For her Link Research project she is developing underwater object detection and identification using distributed pressure sensors. Underwater vision is usually limited. Object detection and identification is therefore one of the main challenges of underwater navigation. A new sensing modality, specifically developed for underwater environments, would greatly increase the scope of underwater missions.
This project will develop computational tools for allowing underwater vehicles to use distributed pressure sensors to detect and identify obstacles. State-of-the-art computational fluid dynamics simulations will be used to build a simplified hydrodynamic model for pressure prediction. The model will then be used to provide guidelines in terms of appropriate sensor location, spacing and sensitivity. Finally, an algorithm to detect and identify obstacles in real-time using distributed pressure sensors will be developed.

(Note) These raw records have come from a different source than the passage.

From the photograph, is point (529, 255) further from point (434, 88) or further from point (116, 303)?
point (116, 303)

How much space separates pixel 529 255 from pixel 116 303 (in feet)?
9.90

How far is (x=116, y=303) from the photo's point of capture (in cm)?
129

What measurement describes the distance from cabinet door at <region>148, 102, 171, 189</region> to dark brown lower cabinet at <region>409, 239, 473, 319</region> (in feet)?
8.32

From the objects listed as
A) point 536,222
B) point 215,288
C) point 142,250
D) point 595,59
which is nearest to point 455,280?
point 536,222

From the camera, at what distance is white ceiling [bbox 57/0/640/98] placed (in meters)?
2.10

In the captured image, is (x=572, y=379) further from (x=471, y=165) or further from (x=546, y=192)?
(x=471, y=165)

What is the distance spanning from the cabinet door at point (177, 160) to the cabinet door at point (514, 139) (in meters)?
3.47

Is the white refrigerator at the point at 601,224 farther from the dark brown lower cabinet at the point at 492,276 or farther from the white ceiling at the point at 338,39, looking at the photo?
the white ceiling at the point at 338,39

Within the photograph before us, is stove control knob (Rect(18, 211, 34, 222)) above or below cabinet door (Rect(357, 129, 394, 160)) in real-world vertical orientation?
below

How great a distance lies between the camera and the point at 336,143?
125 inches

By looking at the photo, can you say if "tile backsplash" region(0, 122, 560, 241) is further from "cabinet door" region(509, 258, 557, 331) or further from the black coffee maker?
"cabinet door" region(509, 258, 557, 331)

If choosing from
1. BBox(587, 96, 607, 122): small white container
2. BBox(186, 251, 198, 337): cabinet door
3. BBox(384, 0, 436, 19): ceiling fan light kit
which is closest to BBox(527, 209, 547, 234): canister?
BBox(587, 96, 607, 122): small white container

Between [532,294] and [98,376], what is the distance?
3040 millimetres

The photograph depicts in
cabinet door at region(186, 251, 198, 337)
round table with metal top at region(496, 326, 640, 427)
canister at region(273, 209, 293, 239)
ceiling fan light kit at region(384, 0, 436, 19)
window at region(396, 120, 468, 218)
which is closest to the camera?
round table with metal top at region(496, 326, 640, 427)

Name: Christopher McFarland
Department: Department of Mechanical Engineering
School: Johns Hopkins University
Project: Facilitate Unmanned Underwater Vehicle (UUV) scientific deployments by enabling these systems to better utilize their capacity for dynamic motion
Research Advisor: Professor Louis Whitcomb
After growing up in Oklahoma, Christopher McFarland attended the University of Puget Sound in Tacoma, WA, where he earned his BA degree in Physics. He then attended Washington University in St. Louis and received a BS degree in Mechanical Engineering. During the five years required to finish both degrees, he was lucky enough to have internships with Anadarko Petroleum Corporation's World Wide Deep Water Operations Group and Idaho National Lab's Adaptive Robotics Group. Based on these experiences, both inside and outside the classroom, Christopher chose to pursue a PhD at Johns Hopkins University based on Professor Whitcomb's commitment to developing both advanced techniques to control underwater vehicles and advanced tools to facilitate scientific research.

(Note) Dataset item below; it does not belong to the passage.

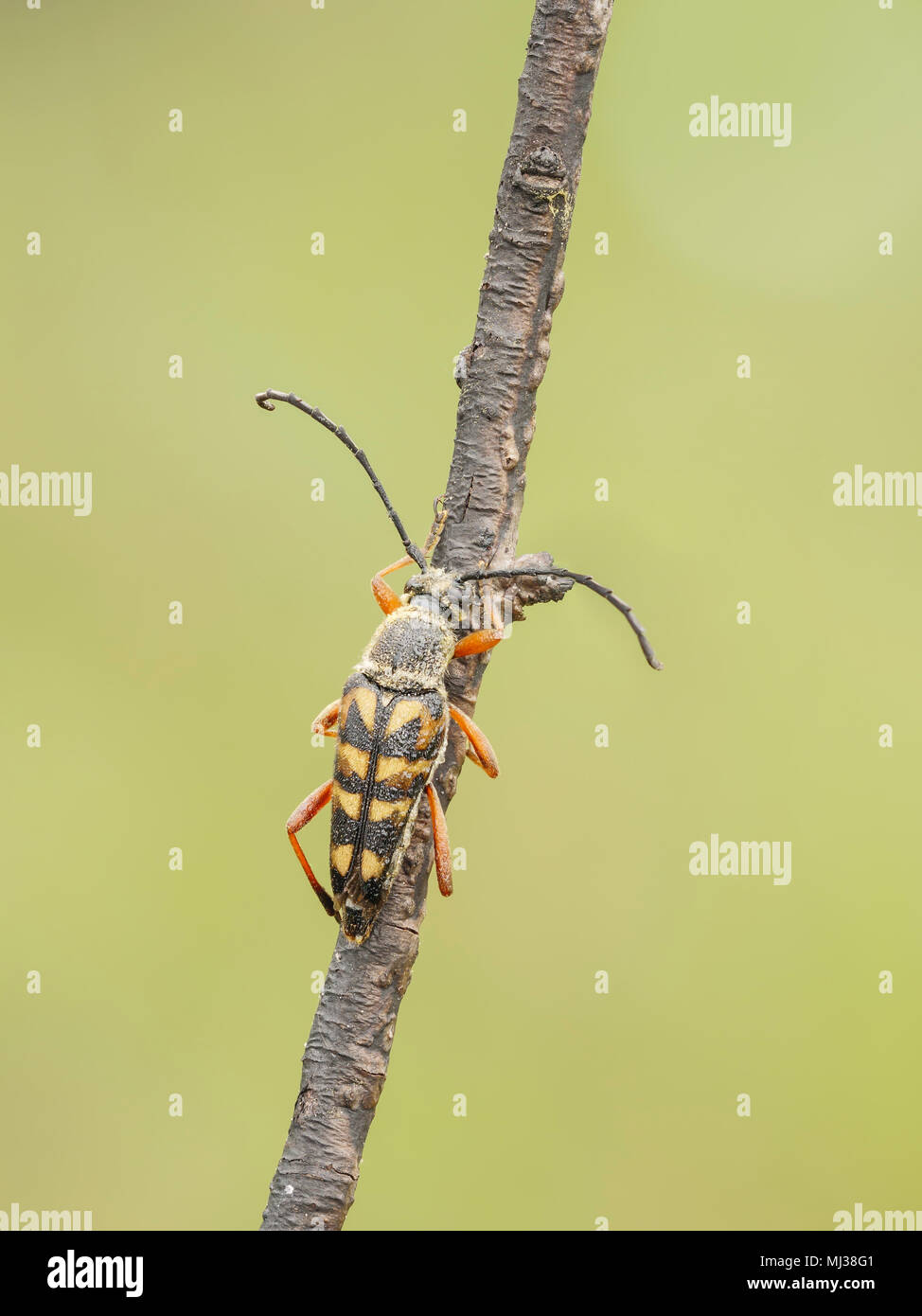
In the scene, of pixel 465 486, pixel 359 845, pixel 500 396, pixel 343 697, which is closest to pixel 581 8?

Christopher's current objective is to facilitate Unmanned Underwater Vehicle (UUV) scientific deployments by enabling these systems to better utilize their capacity for dynamic motion. Recent advances in UUV capabilities have enabled climatologists, geologists, biologists and archaeologists to consider addressing research topics previously thought impractical or impossible. These types of missions require precisely and quickly maneuvering the vehicle. Thus full utilization of UUV capabilities requires accurate tracking in the vehicle's position and velocity. Currently, UUVs use linear controllers which suffer tracking performance errors because they do not compensate for non-linearities such as drag, buoyancy, inertia and hydrodynamic forces. Christopher and his advisor will develop Model Based Adaptive Controllers (MBAC) which model drag, buoyancy, inertia and hydrodynamic forces and “learn” the correct values of these parameters as part of the control process. They hypothesize MBAC will significantly improve UUV effectiveness for scientific research. To test this claim, the Johns Hopkins Hydrodynamic Test Facility will be used in full scale trials of both linear PD control and MBAC to evaluate vehicle tracking performance gains.